More than one in three U.S. Muslims fear they could be targeted by white supremacist groups following President Donald Trump's election and 42 percent say their children have been bullied in school because of their faith, a survey found.
That fear contributes to a lower-than-average rate of voting by adult Muslim citizens, according to a study released on Monday by the Institute for Social Policy and Understanding.
Cracking down on what he called "radical Islamic terrorists" and restricting travel from certain Middle Eastern countries have been major elements of Trump's presidency.
The study found that 38 percent of Muslims feared they could be victimized by white supremacist groups, a rate far higher than other major religions, and nearly one in five had made plans to leave the United States "if it becomes necessary."
By comparison, 27 percent of Jews, 11 percent of Protestants and 8 percent of Roman Catholics and 16 percent of the religiously unaffiliated voiced such concerns.
Forty-two percent of Muslims saying their school-aged children had been bullied because of their faith, more than quadruple the rate of the general population. One in four cases involved a teacher, the survey found.
Just 61 percent of Muslims said they had voted in the 2016 presidential election, fewer than any other major religious group or the public at large, according to the survey of 2,389 people conducted Jan. 4 through Jan. 23.

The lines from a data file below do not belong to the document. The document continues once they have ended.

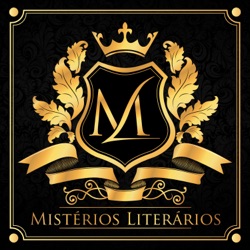 Mistérios Literários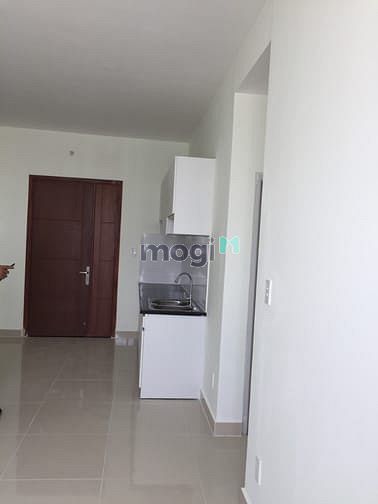 Hình ảnh Mb6623 nạp rút nhanh chóng Topaz Home 2PN 51m2 cho thuê chỉ 5,5 triệu/tháng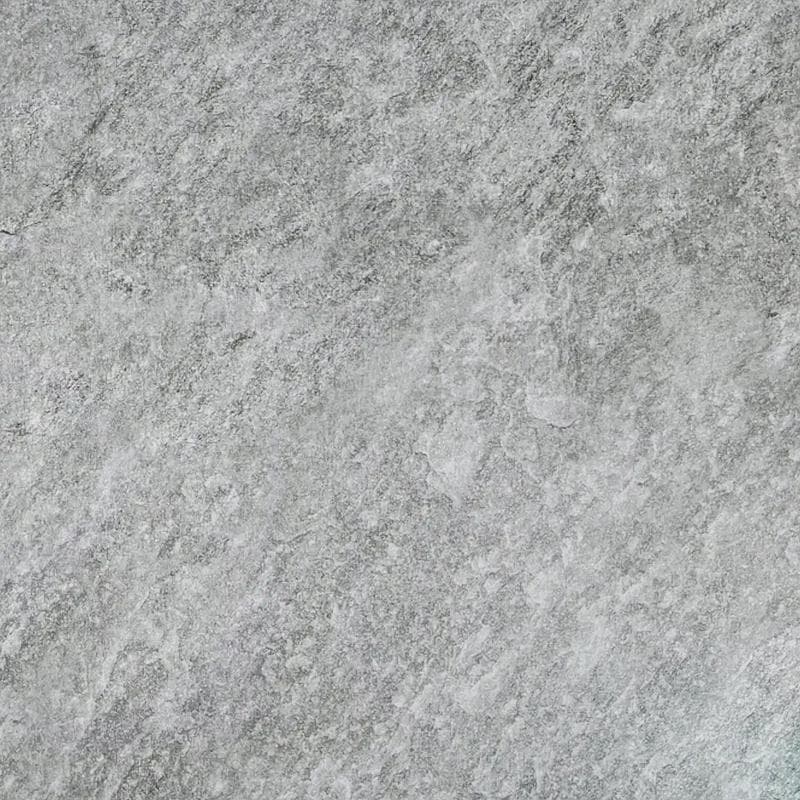 Astro Grey 2cm Paver 24x24 - Image 1
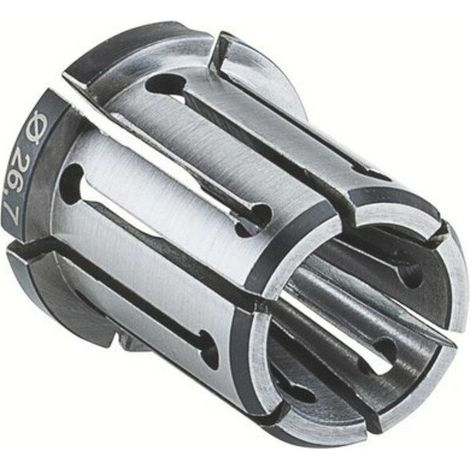 Röhm R-HUELSE D 37,2 KFR-03 (SPK0.3) - 1015552 (1/5)
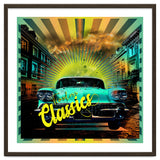Timeless Classics thumbnail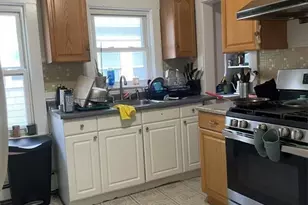 7 Granite, Cambridge, MA 02139 - Photo 22
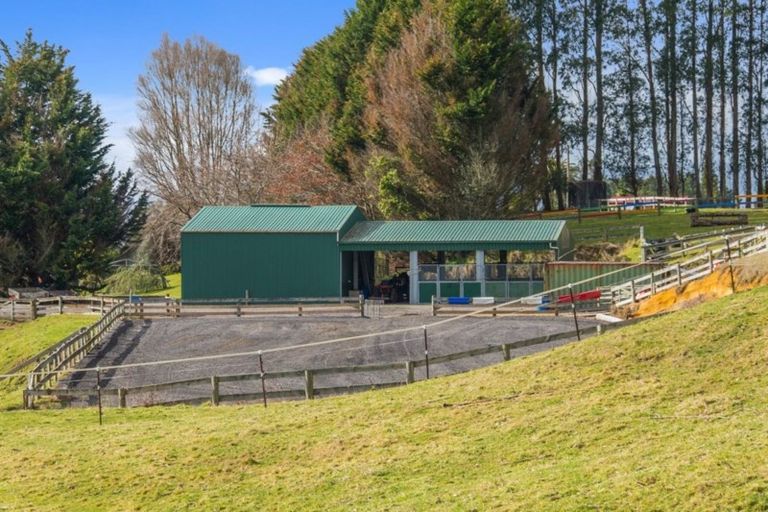 Photo of property in 82a Hampson Place, Hamurana, Rotorua, 3072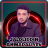 icon Jaloliddin Ahmadaliyev(Jaloliddin Ahmadaliyev - 2022
) 1.0.0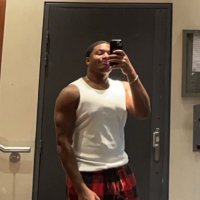 Thomas Walker (@toums932) 's Twitter Profile
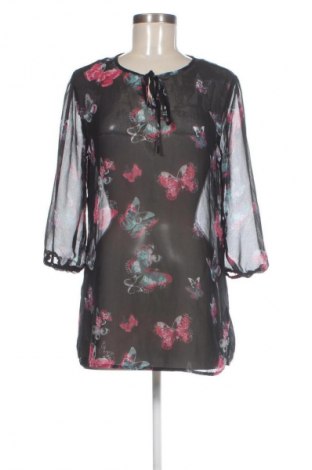 Dámská halenka Gina Benotti, Velikost S, Barva Vícebarevné, Cena  99,00 Kč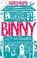 Cover of: Binny For Short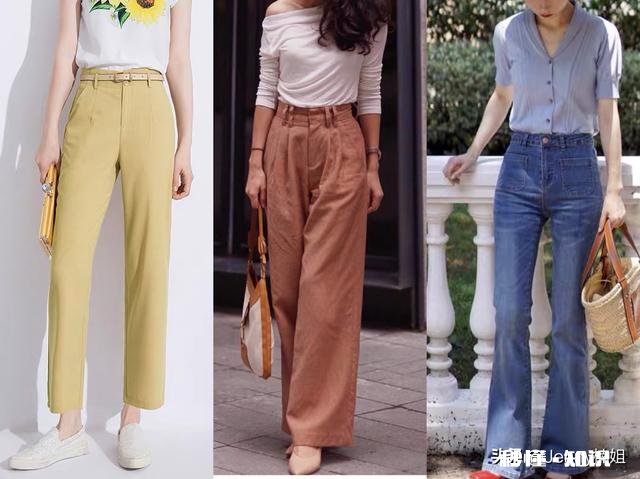 肌肉腿穿裙子不好看，我怎么办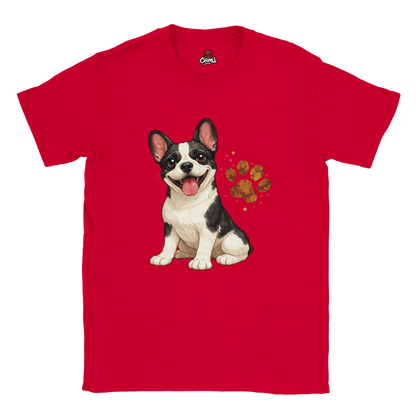 6cbde2a4-fdb2-4ba2-8b68-95834b6375b0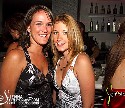 Sienna Entertainment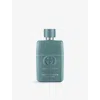 Gucci Womens  Guilty Love Edition Pour Homme 50m
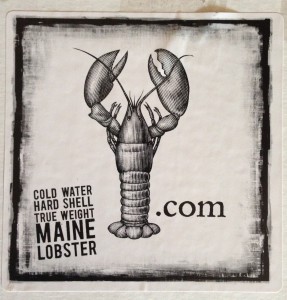 Lobster.com_-287x300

One in three Muslims who did not vote said it was because they did not like any of the candidates.
The survey had a margin of error of 5.1 percent among Muslims and 2.8 percent for the general public.
The survey period concluded three days after Trump took office and before actions, including presidential executive orders, to restrict travel from certain majority-Muslim countries.
At least four U.S. mosques, in Texas, Florida and Washington, have been the target of arson this year. Jewish Community Centers across the nation have been subject to more than 100 bomb threats - all of which have been hoaxes.
Half of Muslims polled said their faith leaders and organizations need to condemn terrorism, more than the 44 percent of the general public who held that view.
Muslim women and Muslims of Arab descent reported experiencing religious discrimination at higher rates than Muslim men and Muslims of other ethnicities, likely a result of their appearance more readily identifying them as Muslims.